■ **Extract provided**:
Covid has given Peter Thiel’s secretive US tech company new opportunities to operate in Europe in ways some campaigners find worrying

The 24 March, 2020 will be remembered by some for the news that Prince Charles tested positive for Covid and was isolating in Scotland. In Athens it was memorable as the day the traffic went silent. Twenty-four hours into a hard lockdown, Greeks were acclimatising to a new reality in which they had to send an SMS to the government in order to leave the house. As well as millions of text messages, the Greek government faced extraordinary dilemmas. The European Union’s most vulnerable economy, its oldest population along with Italy, and one of its weakest health systems faced the first wave of a pandemic that overwhelmed richer countries with fewer pensioners and stronger health provision. The carnage in Italy loomed large across the Adriatic.

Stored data
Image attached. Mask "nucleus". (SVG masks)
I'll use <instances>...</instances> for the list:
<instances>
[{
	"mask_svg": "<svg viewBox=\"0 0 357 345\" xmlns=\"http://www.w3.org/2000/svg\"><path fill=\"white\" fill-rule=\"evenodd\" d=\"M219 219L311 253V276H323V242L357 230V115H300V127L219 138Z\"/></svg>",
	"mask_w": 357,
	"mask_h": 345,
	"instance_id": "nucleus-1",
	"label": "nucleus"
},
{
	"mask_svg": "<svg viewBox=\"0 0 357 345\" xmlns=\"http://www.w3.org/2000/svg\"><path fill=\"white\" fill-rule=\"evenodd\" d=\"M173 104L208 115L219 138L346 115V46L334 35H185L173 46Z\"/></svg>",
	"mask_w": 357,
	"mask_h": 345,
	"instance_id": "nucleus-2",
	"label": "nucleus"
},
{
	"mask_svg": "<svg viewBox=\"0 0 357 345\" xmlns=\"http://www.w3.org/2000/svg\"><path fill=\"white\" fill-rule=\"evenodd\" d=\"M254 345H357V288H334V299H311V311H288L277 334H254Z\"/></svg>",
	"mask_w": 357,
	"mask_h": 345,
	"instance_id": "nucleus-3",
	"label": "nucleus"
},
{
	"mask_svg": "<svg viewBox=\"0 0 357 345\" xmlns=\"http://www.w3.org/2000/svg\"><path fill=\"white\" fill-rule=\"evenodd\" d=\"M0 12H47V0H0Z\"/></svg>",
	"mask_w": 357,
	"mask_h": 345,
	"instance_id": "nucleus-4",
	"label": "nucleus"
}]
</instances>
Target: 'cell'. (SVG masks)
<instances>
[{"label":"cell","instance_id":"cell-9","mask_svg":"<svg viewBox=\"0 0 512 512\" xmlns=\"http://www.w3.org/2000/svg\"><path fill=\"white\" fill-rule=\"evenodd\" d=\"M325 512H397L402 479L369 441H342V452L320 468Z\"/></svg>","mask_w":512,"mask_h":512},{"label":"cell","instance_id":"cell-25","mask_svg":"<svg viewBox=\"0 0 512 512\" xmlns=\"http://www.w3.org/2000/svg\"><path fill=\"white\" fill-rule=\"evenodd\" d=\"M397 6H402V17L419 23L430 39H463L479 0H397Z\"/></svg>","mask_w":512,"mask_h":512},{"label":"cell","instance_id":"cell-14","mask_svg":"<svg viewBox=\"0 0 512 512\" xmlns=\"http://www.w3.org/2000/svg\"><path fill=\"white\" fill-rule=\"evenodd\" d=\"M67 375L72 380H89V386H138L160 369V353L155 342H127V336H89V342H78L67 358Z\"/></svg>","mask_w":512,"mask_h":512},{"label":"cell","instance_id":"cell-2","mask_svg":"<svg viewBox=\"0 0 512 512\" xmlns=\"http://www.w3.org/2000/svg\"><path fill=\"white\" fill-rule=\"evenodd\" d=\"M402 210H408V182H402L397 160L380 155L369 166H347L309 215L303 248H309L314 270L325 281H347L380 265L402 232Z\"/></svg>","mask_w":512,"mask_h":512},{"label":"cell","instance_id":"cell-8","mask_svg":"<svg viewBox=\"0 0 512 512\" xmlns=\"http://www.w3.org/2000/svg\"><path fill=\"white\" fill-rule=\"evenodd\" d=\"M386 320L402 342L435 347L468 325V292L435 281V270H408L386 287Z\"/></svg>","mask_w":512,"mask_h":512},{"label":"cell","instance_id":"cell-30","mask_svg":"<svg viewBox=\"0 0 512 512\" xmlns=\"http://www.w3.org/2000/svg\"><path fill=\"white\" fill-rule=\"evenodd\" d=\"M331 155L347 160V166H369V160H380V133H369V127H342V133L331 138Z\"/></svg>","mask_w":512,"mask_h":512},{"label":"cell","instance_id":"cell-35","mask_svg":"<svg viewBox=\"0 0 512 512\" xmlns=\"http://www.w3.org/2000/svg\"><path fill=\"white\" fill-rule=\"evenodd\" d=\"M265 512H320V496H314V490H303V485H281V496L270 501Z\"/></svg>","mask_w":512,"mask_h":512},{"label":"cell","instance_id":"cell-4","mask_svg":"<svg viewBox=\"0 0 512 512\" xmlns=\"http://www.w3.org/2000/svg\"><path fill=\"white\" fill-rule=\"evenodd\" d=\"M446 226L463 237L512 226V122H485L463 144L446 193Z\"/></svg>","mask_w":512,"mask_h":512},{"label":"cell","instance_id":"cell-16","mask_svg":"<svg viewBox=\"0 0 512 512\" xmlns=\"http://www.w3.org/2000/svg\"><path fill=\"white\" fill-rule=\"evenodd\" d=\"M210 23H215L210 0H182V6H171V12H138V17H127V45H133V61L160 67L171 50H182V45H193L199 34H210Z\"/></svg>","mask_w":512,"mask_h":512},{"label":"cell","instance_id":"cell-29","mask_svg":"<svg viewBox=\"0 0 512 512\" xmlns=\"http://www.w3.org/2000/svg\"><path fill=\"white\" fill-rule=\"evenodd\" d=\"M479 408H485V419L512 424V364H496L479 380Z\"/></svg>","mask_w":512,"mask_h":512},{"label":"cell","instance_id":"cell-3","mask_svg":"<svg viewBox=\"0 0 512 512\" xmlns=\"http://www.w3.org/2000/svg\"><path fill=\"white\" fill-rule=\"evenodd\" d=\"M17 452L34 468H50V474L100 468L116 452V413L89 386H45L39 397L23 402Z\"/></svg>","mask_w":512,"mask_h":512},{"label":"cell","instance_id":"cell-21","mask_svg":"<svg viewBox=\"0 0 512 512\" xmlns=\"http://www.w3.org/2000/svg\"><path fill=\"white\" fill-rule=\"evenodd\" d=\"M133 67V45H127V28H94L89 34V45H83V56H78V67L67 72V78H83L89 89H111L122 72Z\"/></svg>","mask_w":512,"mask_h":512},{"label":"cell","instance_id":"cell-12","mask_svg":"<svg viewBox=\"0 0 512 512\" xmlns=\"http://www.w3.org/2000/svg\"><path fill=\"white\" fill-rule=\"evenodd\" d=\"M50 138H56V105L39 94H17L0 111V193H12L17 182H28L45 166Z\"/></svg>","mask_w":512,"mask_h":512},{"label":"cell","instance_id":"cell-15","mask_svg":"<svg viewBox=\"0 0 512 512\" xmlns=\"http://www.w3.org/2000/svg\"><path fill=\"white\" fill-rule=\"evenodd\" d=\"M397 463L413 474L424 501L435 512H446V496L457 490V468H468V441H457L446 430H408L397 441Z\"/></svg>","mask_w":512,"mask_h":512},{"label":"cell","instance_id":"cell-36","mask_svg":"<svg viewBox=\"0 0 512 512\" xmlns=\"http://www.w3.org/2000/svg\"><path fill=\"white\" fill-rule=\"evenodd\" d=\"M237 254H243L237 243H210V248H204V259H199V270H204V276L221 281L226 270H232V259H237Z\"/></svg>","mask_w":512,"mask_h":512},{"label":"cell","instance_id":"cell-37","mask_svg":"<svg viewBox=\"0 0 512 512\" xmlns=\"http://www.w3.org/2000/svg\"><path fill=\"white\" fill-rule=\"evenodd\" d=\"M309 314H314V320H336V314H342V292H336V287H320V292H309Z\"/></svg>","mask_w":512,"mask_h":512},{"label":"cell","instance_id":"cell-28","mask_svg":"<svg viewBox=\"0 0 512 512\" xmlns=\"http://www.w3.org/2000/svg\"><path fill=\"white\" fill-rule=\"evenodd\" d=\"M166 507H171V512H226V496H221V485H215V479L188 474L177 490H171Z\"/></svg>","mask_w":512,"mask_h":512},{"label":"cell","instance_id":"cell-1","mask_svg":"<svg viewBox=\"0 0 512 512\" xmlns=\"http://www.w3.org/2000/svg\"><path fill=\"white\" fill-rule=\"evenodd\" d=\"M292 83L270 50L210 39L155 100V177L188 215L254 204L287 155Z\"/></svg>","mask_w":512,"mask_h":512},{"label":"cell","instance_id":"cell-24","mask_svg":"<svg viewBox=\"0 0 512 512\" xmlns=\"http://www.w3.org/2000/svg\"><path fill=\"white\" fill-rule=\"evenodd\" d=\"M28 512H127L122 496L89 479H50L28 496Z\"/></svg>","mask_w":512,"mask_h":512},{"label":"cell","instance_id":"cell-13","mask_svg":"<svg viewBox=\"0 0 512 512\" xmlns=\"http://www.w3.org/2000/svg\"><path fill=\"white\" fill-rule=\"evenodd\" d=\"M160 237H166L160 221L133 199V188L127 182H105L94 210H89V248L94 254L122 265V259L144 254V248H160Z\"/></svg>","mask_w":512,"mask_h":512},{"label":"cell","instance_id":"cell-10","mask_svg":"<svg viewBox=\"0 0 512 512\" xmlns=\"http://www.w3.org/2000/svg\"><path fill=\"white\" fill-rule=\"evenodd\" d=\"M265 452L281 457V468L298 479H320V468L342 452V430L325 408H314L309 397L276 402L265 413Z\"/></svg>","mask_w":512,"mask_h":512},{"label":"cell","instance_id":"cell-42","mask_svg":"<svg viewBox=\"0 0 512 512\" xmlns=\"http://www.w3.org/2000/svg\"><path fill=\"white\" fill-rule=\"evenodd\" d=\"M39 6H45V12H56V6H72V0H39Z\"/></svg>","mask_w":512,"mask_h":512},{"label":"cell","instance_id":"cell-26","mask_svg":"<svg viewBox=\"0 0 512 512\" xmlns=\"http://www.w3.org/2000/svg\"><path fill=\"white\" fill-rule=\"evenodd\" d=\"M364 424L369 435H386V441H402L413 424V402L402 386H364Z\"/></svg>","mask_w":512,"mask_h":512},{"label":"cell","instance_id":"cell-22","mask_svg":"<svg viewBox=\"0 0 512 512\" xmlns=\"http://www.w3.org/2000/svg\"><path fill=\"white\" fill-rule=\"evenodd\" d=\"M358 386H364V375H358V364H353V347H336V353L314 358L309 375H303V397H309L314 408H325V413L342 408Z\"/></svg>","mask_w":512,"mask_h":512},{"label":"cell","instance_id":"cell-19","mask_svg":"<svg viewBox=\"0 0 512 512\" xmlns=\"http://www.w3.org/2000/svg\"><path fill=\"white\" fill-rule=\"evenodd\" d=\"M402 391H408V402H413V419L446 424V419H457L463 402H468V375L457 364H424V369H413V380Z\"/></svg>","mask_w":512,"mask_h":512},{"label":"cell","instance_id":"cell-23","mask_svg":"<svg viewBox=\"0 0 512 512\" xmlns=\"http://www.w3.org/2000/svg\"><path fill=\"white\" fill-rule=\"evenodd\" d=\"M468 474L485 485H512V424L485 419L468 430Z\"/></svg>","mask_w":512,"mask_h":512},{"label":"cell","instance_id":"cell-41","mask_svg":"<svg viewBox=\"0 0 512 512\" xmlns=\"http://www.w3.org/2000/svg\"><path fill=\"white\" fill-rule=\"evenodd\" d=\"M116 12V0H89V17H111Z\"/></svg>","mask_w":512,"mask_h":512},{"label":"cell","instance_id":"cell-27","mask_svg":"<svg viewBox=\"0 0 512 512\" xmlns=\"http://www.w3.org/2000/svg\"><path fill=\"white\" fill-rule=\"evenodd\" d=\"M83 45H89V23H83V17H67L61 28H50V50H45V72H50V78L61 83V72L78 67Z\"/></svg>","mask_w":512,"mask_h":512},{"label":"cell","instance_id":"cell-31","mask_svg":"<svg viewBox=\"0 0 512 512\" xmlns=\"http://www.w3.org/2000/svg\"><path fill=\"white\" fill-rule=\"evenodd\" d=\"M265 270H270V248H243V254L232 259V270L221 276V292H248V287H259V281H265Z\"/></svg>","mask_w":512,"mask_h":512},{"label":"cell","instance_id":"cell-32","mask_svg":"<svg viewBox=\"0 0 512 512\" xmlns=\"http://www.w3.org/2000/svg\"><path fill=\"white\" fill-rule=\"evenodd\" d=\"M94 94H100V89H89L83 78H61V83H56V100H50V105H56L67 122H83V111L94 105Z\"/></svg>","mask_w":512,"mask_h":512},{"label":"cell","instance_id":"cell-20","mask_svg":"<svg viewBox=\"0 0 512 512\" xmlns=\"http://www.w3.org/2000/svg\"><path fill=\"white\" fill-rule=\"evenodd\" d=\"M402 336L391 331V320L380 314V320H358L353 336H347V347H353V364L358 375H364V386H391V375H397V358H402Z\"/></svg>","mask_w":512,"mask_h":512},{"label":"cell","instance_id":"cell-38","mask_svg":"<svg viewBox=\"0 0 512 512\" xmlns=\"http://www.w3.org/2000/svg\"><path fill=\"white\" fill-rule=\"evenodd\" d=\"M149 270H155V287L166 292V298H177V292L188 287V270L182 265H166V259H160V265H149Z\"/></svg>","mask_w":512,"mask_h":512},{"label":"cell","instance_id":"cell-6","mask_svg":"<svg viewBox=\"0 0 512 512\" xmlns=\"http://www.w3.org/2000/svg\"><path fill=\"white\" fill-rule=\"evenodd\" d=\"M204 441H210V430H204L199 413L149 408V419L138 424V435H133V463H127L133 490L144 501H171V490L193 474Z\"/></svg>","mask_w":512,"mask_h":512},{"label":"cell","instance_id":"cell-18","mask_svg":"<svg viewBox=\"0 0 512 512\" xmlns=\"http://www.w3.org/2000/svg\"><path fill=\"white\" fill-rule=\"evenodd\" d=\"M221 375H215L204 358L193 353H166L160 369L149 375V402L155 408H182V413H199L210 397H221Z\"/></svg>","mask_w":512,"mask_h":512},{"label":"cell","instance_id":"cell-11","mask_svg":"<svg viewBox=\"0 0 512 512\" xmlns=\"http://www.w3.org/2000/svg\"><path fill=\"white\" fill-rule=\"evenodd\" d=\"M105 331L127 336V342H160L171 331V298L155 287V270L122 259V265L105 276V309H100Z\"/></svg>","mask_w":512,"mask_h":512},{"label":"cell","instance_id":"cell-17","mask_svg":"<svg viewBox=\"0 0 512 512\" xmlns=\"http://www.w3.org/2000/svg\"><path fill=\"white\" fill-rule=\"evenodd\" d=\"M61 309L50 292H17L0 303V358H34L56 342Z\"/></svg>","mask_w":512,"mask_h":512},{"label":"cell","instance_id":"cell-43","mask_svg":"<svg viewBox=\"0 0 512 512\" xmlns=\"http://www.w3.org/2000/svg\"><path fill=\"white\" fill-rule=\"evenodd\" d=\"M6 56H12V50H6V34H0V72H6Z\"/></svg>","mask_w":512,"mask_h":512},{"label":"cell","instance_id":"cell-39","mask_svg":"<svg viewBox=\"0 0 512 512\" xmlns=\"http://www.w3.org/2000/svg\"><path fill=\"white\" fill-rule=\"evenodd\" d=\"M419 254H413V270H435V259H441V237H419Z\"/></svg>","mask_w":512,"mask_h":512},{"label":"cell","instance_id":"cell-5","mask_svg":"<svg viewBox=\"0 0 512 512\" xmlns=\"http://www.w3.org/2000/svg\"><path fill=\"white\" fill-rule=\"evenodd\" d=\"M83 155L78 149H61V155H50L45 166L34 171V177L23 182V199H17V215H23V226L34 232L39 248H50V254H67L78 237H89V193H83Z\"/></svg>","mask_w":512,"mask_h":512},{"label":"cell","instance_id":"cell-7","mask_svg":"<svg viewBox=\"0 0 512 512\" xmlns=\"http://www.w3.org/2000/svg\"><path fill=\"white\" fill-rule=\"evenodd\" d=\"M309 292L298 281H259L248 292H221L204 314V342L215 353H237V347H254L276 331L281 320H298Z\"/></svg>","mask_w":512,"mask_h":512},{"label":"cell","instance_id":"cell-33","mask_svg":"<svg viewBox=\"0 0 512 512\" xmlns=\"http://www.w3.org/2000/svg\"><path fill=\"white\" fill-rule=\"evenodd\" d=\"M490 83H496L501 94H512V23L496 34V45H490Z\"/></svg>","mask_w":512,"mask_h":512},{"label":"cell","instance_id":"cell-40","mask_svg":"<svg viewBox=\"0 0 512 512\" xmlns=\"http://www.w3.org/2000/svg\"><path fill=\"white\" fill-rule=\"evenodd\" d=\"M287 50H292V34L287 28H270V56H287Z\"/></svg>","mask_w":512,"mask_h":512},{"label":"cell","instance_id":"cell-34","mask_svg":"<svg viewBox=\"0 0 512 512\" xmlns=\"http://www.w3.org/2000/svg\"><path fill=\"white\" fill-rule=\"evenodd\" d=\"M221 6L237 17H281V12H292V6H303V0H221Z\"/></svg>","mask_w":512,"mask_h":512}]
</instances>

■ **Task goal**: Reproduce word for word the portion of the excerpt on Covid and the US tech company that begins at "The 24 March, 2020" and stops after "across the Adriatic.".

■ **Response for this exercise**:
The 24 March, 2020 will be remembered by some for the news that Prince Charles tested positive for Covid and was isolating in Scotland. In Athens it was memorable as the day the traffic went silent. Twenty-four hours into a hard lockdown, Greeks were acclimatising to a new reality in which they had to send an SMS to the government in order to leave the house. As well as millions of text messages, the Greek government faced extraordinary dilemmas. The European Union’s most vulnerable economy, its oldest population along with Italy, and one of its weakest health systems faced the first wave of a pandemic that overwhelmed richer countries with fewer pensioners and stronger health provision. The carnage in Italy loomed large across the Adriatic.